Led by Philip Morris, maker of the world’s best-selling cigarette, Marlboro, and by Loews, maker of the leading menthol brand, Newport (the top-selling brand among African-Americans), the tobacco industry wielded enormous influence among opinion leaders and the general public alike until well into the 2000s by means of extensive advertising in The New York TimesThe Wall Street Journal, popular magazines, and ethnic newspapers such as The Amsterdam News; in theater, opera, and dance programs; in scorecards and on billboards in Yankee Stadium and Shea Stadium (and earlier ballparks such as Ebbets Field and the Polo Grounds); on the largest billboards in Times Square and throughout the city; on the city’s buses, subways, and taxis; and in countless bodegas, newsstands, candy stores, bars, supermarkets, and pharmacies.

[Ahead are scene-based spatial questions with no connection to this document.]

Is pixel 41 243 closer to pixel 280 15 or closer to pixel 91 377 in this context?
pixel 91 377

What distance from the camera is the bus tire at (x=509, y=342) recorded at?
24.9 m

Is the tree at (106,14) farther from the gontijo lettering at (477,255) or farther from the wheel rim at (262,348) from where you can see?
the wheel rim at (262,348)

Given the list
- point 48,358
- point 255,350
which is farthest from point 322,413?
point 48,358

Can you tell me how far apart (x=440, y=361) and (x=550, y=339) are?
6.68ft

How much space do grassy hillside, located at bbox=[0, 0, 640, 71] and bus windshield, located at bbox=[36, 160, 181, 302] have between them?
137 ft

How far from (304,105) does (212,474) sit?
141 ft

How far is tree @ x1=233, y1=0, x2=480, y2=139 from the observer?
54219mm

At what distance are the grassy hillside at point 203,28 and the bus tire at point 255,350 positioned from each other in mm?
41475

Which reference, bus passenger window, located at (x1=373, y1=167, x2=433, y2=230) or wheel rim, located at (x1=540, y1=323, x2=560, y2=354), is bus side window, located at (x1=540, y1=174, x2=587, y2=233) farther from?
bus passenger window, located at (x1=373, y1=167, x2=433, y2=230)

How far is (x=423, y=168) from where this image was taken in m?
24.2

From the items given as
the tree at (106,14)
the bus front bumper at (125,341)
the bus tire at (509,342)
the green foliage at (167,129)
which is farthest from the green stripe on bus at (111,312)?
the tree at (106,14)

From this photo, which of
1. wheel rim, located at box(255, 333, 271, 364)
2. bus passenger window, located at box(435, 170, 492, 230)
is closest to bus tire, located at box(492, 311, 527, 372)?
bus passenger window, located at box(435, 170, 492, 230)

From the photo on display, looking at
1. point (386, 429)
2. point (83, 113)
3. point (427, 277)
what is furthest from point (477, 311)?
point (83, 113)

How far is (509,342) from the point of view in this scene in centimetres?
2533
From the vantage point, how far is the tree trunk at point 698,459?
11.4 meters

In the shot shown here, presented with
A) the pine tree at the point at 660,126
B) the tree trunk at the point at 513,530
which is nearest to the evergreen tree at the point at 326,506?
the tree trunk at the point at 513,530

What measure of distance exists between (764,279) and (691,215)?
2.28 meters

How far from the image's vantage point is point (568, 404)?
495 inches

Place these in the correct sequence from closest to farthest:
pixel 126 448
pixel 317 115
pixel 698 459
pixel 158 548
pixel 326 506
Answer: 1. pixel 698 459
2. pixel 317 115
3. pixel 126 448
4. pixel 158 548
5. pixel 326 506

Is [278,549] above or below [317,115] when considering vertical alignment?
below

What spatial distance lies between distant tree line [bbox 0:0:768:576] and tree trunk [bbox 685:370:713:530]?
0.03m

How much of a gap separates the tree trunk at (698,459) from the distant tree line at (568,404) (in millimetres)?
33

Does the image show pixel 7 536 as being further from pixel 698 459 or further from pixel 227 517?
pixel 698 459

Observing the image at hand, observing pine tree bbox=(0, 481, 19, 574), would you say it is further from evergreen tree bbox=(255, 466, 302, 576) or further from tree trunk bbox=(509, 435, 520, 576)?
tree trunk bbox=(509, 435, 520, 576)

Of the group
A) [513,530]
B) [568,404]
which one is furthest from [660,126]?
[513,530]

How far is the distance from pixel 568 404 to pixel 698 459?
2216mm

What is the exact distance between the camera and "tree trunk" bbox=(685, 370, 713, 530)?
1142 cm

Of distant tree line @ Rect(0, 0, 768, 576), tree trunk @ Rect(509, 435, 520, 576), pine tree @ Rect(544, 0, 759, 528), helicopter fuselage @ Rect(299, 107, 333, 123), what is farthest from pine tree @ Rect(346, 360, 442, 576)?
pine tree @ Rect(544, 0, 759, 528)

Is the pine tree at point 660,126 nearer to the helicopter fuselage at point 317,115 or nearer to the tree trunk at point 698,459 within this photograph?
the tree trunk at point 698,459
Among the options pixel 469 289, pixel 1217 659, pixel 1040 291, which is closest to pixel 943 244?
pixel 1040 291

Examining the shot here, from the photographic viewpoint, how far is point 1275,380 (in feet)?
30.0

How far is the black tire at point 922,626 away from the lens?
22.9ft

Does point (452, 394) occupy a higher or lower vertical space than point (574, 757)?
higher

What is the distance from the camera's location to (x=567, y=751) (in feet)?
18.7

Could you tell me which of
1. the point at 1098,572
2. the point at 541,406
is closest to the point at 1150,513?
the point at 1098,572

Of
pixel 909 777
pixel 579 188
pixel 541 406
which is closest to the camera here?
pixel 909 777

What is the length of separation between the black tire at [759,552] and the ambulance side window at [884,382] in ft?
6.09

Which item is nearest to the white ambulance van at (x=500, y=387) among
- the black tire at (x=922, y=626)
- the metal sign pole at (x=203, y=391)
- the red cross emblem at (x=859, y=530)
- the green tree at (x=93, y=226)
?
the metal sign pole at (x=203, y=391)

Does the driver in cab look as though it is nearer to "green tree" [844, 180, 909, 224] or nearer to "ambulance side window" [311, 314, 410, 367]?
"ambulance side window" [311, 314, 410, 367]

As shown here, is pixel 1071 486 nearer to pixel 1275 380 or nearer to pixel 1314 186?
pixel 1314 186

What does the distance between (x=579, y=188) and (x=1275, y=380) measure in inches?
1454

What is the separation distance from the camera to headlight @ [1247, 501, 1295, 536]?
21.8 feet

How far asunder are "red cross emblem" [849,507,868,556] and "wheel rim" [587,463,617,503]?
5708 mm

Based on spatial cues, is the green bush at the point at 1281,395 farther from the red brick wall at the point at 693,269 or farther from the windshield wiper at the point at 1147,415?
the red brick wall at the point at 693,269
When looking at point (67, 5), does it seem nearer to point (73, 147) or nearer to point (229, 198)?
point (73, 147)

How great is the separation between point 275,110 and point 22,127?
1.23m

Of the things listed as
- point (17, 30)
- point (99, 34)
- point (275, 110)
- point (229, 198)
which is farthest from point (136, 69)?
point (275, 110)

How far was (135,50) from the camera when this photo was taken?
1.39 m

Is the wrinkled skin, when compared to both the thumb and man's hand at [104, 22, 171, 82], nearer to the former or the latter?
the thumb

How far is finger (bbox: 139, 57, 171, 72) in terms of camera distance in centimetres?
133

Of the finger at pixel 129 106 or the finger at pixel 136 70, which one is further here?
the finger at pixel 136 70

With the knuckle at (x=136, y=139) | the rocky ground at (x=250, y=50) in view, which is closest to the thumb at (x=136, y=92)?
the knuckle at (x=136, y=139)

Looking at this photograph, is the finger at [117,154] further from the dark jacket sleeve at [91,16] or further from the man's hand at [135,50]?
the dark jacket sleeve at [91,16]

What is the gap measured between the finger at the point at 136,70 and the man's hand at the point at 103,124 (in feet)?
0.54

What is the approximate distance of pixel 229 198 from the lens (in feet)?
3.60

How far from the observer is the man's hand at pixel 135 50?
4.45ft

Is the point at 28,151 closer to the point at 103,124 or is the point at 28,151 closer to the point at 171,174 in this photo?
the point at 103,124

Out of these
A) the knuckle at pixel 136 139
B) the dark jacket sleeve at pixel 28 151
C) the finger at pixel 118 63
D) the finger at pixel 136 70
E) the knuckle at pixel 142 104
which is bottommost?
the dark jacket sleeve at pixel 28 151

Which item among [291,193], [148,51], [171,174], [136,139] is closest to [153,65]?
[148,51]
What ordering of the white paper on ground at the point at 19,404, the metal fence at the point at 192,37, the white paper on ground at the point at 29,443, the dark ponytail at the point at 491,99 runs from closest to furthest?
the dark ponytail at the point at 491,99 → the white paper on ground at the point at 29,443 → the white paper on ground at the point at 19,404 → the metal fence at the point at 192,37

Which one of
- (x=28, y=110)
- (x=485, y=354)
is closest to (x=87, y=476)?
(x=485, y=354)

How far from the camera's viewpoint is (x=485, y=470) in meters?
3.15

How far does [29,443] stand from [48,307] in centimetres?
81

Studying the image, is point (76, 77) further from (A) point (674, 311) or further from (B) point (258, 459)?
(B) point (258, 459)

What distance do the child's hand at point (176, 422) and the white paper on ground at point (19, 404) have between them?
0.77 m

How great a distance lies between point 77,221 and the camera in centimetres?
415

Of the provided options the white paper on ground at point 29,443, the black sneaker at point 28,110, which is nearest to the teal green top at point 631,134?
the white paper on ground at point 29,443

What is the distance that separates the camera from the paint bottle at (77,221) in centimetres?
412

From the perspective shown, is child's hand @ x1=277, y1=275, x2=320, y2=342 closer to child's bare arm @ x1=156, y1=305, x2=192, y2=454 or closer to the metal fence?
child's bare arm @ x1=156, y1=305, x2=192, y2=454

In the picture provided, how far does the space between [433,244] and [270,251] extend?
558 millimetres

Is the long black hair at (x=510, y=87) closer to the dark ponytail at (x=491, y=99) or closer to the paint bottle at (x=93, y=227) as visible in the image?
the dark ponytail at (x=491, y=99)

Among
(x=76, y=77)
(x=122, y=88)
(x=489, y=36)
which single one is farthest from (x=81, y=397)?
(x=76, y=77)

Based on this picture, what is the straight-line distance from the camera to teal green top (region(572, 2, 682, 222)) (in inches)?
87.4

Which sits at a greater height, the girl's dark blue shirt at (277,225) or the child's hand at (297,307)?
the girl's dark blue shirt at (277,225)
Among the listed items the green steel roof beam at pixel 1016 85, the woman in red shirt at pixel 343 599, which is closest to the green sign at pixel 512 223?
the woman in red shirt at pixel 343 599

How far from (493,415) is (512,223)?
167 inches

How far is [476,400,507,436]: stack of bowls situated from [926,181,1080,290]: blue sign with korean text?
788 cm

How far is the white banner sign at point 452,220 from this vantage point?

In the early 1980s, pioneering, outspoken anti-smoking strategists and organizations emerged in New York City. Along with efforts by a relative handful of elected officials, these groups pushed for the passage of bans on smoking in schools, clinics, restaurants, other workplaces, and on public transportation and in bus shelters. However, the tobacco industry fought back by enlisting its allies, including the American Civil Liberties Union, various New York City-based arts organizations, and other groups to which it provided funding, to lobby against the bills or to water them down.

Regardless, this early grassroots activism and the hard-won laws of the 1990s laid the groundwork for the comprehensive and visionary anti-smoking initiatives of Mayor Michael Bloomberg and Health Commissioner Tom Frieden, launched in 2002. During Mayor Bloomberg’s tenure, New York City witnessed the implementation of several far-reaching smoking bans and a considerable hike in cigarette taxes. Although these policies were unpopular among many of those who smoked, Mayor Bloomberg earned an international reputation as a leader in anti-smoking action and health reform. Unfortunately, since he left the mayoralty at the end of his third term in December 2013, smoking rates in New York City have risen.